No seu discurso, fez um relato da sua vida, desde o seu nascimento em 1934 no Rio Grande do Sul. Como descendente de imigrantes alemães, “nunca houve falta de boa comida e das coisas básicas para viver bem e feliz”. Foi aí que nasceu a sua vocação sacerdotal e franciscana, algo que ele sempre quis ser. No seu relato recordou o seu doutorado em Roma, numa época marcada pelo “início do Concílio Vaticano II, um processo cuja energia ainda ilumina o debate da Igreja e as boas transformações trazidas pelo Papa Francisco”, de quem afirma que “revitalizou o espírito do Concílio, especialmente a sua essência conceptual: uma Igreja Sinodal.

O cardeal Hummes fez uma leitura do caminho eclesial pós-conciliar na América Latina, “um território que sofreu tremendamente com as injustiças”, se perguntando sobre as suas causas. Viveu a maior parte deste caminho como bispo, sendo Santo André, em 1975, a sua primeira diocese, uma época que ele define como “anos excitantes”. Nessa altura, diz ele, “apercebi-me de quem eram os pobres e os opressores”. Numa região com 250.000 metalúrgicos, no meio da ditadura militar, a figura de Luiz Inácio Lula da Silva emergiu como um grande líder sindical.

Com alguém que tem sido uma figura determinada na história recente do Brasil, o cardeal diz que “trabalhamos juntos, porque a diocese de Santo André optou imediatamente por apoiar este novo sindicalismo que não era violento e cujas exigências considerávamos justas”. De fato, o então bispo diz que “muitas vezes acompanhou Lula em manifestações de rua”, fazendo das igrejas um ponto de encontro para os grevistas. Mais tarde, como ele relatou, foi nomeado arcebispo de Fortaleza, de São Paulo e em 2006 assumiu o encargo da Congregação do Clero no Vaticano.

No seu regresso ao Brasil em 2011, assumiu a Comissão Episcopal da Amazônia, visitando as suas dioceses e prelaturas, o que lhe permitiu conhecer a região, o seu povo e a sua igreja. Recordou também o conclave de 2013, no qual o Papa Francisco foi eleito, a quem acompanhou na sua primeira aparição pública. Este fato é considerado pelo cardeal como algo histórico, “a Igreja foi definitivamente aberta a horizontes globais”, assumindo elementos como a inculturação da fé e o “sensus fidei”. No pontificado de Francisco recordou alguns momentos, como o seu encontro com os bispos no Rio de Janeiro em 2013, onde “ele iria contar-nos coisas que ainda hoje nos abalam, especialmente sobre a Amazônia”. Nessa altura, refletiu sobre a necessidade de a Igreja de Manaus integrar a sua cultura e o seu povo.

Dados para análise =>
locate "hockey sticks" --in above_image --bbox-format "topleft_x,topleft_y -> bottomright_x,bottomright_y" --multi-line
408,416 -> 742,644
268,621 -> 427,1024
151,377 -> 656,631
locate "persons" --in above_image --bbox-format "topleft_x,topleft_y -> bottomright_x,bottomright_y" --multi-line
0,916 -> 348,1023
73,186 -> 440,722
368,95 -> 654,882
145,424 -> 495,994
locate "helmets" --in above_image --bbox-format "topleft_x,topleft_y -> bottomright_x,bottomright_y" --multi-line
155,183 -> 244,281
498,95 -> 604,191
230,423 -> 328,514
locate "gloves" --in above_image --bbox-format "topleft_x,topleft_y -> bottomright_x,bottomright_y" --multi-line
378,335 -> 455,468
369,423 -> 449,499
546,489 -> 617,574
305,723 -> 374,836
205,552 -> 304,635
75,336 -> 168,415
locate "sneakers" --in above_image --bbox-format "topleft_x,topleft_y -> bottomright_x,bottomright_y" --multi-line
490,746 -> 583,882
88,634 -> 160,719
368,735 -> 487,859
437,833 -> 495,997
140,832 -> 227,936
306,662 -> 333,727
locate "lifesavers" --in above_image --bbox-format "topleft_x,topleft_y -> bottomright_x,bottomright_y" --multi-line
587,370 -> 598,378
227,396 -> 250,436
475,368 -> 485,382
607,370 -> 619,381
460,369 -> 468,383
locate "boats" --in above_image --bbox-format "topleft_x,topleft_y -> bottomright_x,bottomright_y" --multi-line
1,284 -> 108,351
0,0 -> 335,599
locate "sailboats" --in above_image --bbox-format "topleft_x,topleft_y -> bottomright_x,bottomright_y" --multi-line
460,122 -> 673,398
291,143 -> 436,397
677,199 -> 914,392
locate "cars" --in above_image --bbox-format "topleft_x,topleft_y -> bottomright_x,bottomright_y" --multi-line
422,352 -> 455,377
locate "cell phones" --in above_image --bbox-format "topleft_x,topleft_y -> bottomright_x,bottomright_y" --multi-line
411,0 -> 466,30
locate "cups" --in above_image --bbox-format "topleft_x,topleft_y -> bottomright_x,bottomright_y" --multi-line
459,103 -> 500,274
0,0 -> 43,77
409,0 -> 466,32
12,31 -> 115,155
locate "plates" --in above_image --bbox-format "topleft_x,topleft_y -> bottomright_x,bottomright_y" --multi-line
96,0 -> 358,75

Aplicação da leitura =>
1. Reproduza fielmente a parte do trecho sobre o cardeal Hummes que começa em "No seu regresso" e termina em "o seu povo.".
2. Traduza para o inglês a seguinte frase do trecho sobre o cardeal Hummes: «Nessa altura, diz ele, “apercebi-me de quem eram os pobres e os opressores”.»
O material não tem relação com o trecho sobre o cardeal Hummes.

Respostas numeradas =>
1.
No seu regresso ao Brasil em 2011, assumiu a Comissão Episcopal da Amazônia, visitando as suas dioceses e prelaturas, o que lhe permitiu conhecer a região, o seu povo e a sua igreja. Recordou também o conclave de 2013, no qual o Papa Francisco foi eleito, a quem acompanhou na sua primeira aparição pública. Este fato é considerado pelo cardeal como algo histórico, “a Igreja foi definitivamente aberta a horizontes globais”, assumindo elementos como a inculturação da fé e o “sensus fidei”. No pontificado de Francisco recordou alguns momentos, como o seu encontro com os bispos no Rio de Janeiro em 2013, onde “ele iria contar-nos coisas que ainda hoje nos abalam, especialmente sobre a Amazônia”. Nessa altura, refletiu sobre a necessidade de a Igreja de Manaus integrar a sua cultura e o seu povo.

2. At that time, he says, “I realized who the poor and the oppressors were.”